U.S. to pay $30 million to Iraqi tipster

Saddam's daughters take refuge in Jordan

? The Bush administration approved a $30 million payment Thursday to the informant who led U.S. troops to Saddam Hussein’s two sons, while two of the ousted dictator’s daughters took refuge in Jordan in a sign of further pressure on remnants of the defeated regime.

Two more U.S. soldiers were killed by insurgents, meanwhile, bringing to 51 the number of Americans to die in combat since May 1, when President Bush declared major combat over.

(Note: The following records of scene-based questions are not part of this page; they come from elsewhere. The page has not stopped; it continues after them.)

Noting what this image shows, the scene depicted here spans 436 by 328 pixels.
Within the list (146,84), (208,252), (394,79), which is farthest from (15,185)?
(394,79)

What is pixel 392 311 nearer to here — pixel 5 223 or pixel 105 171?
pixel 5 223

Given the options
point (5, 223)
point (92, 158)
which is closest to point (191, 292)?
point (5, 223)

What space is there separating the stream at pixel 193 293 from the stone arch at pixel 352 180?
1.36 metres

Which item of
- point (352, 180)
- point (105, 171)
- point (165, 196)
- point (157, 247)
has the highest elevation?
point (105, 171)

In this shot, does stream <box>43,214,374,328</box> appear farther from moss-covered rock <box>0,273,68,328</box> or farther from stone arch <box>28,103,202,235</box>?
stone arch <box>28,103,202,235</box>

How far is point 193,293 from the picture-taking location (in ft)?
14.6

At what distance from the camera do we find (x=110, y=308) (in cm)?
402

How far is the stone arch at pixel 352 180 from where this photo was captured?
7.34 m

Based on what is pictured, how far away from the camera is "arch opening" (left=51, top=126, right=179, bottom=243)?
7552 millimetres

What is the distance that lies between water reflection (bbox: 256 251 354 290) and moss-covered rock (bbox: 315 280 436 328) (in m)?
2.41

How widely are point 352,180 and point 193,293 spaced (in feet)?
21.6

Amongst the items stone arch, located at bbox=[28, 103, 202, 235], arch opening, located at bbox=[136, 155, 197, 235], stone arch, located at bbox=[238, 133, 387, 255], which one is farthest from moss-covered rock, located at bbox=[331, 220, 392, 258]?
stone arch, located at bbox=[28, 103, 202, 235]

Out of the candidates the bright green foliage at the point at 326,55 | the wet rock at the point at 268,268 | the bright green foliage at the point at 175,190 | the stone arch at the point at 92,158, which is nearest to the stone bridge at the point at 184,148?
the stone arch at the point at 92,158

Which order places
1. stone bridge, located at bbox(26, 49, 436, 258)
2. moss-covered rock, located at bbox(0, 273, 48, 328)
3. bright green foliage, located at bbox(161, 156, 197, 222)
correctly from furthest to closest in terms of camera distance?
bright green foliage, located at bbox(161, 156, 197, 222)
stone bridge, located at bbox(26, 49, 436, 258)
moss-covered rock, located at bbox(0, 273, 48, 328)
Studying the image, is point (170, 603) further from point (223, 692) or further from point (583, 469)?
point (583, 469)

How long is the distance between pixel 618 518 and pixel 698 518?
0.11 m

Secretary of State Colin Powell decided that the informant whose tip led to the deaths of Odai and Qusai Hussein in a firefight July 22 in a Mosul villa in northern Iraq should get both of the $15 million rewards that had been put on the men’s heads.

“It’s actually for services rendered,” State Department spokesman Richard Boucher said in Washington. “It’s a lump sum payment of $30 million.”

For his protection, the informant has not been identified, although people in Mosul have speculated it was the owner of the house being used as a hideout.

The U.S. military commander for Iraq said he had nothing significant to report about the hunt for Iraq’s most wanted man. But some U.S. officers said the daughters’ flight to Jordan was another sign that intensified sweeps were squeezing Saddam and other members of the defeated regime.

“It would seem to confirm that his family is on the move, along with his closest associates,” said Lt. Col. Steve Russell, who commands Army troops patrolling Saddam’s hometown of Tikrit. “It’s good news. Even if it’s estranged or extended family, it shows they’re on the move.”

Saddam’s daughters Raghad and Rana arrived Thursday in Jordan with their nine children, Jordanian Information Minister Nabil al-Sharif said. He would not say where they were in the capital, Amman, or where they came from, but he said King Abdullah II decided to offer them refuge.

David Kay, special adviser for the U.S. search for banned weapons in Iraq, hinted Thursday that U.S. and coalition personnel were close to a breakthrough. He said there was solid progress and Iraqi scientists were “collaborating and cooperating.”

“They are Arab women who have run out of all options,” al-Sharif said.

The whereabouts of Saddam’s wife Sajida Khairallah Telfah and his youngest daughter, Hala, were unknown.

Raghad and Rana, whose father ordered their husbands executed in 1996, were long estranged from Saddam but were believed to have reconciled with him.